HOW TO COMPLETE THIS TASK:
Only the lines from the one with "this 640×426 image." to the end of the data below should be given again, exactly, with both ends included and pictures omitted.

SUPPLIED DATA:

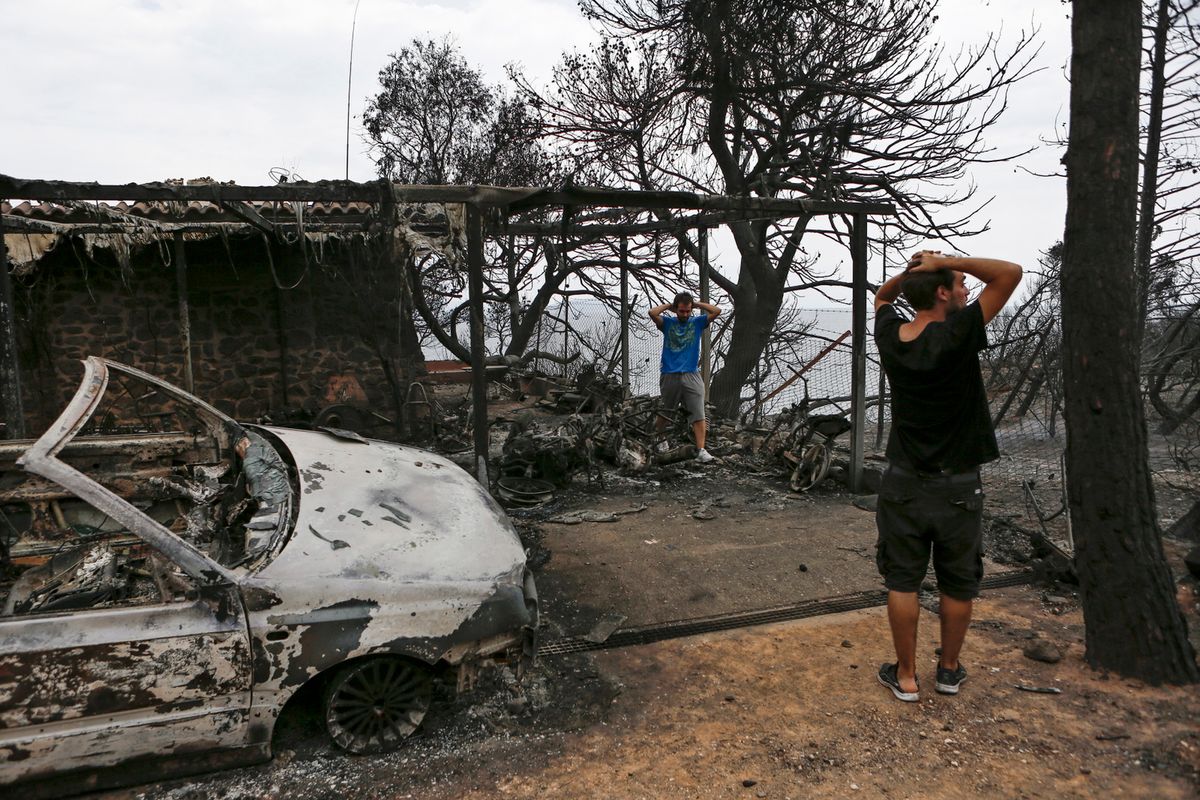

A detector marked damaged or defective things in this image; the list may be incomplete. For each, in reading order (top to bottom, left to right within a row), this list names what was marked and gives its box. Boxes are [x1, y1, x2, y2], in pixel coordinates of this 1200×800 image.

burned car [0, 360, 536, 792]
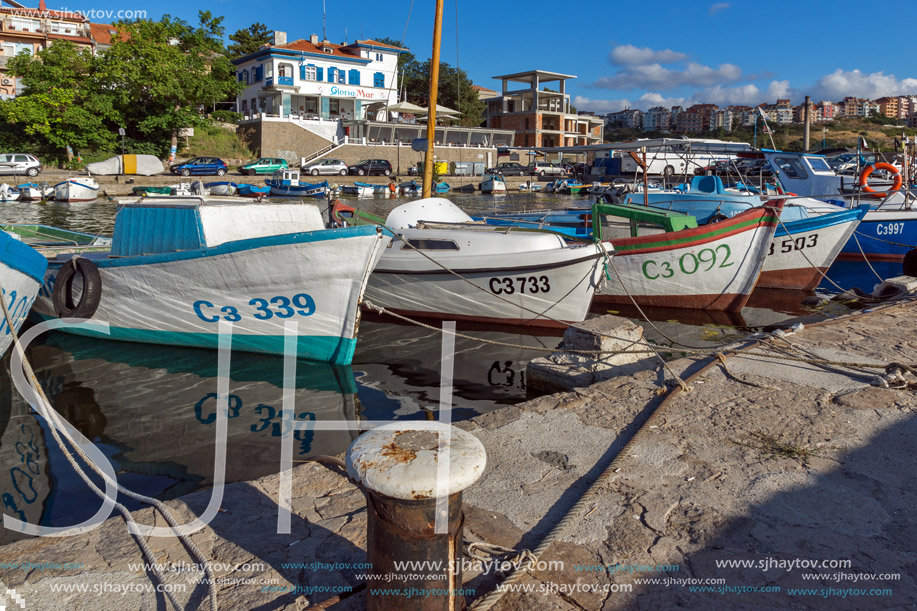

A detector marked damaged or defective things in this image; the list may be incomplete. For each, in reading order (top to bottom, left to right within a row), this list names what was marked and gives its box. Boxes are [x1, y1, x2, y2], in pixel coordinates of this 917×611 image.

rusty bollard [346, 424, 486, 608]
cracked concrete surface [1, 304, 916, 608]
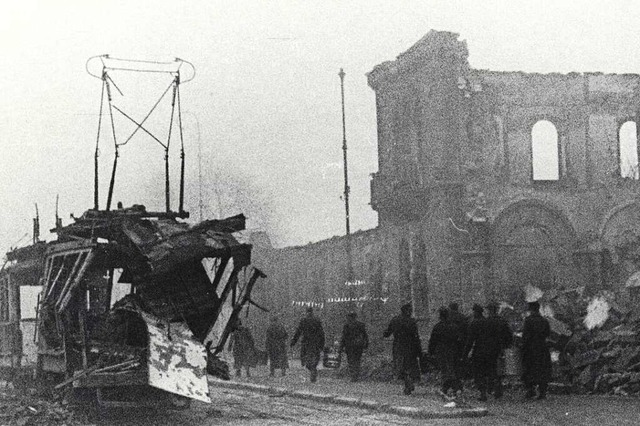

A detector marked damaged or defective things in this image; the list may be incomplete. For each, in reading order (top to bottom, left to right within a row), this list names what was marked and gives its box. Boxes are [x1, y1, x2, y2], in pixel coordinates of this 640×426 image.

wrecked tram body [2, 208, 262, 408]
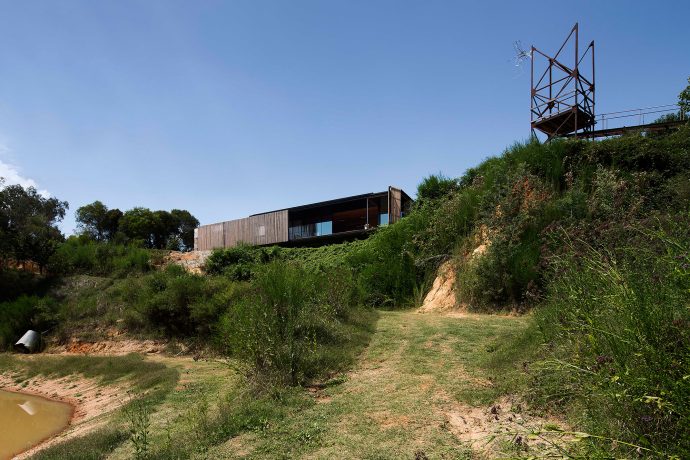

FINAL ANSWER:
A detector marked damaged or defective things in this image; the list may be incomplete. For each, in reading order (top to bottom, left to right within a row), this list names what was marked and gives its box. Boxes are [x1, y1, x2, y2], in pixel coordinates of this 640×426 image.

wrecked tram body [2, 208, 262, 408]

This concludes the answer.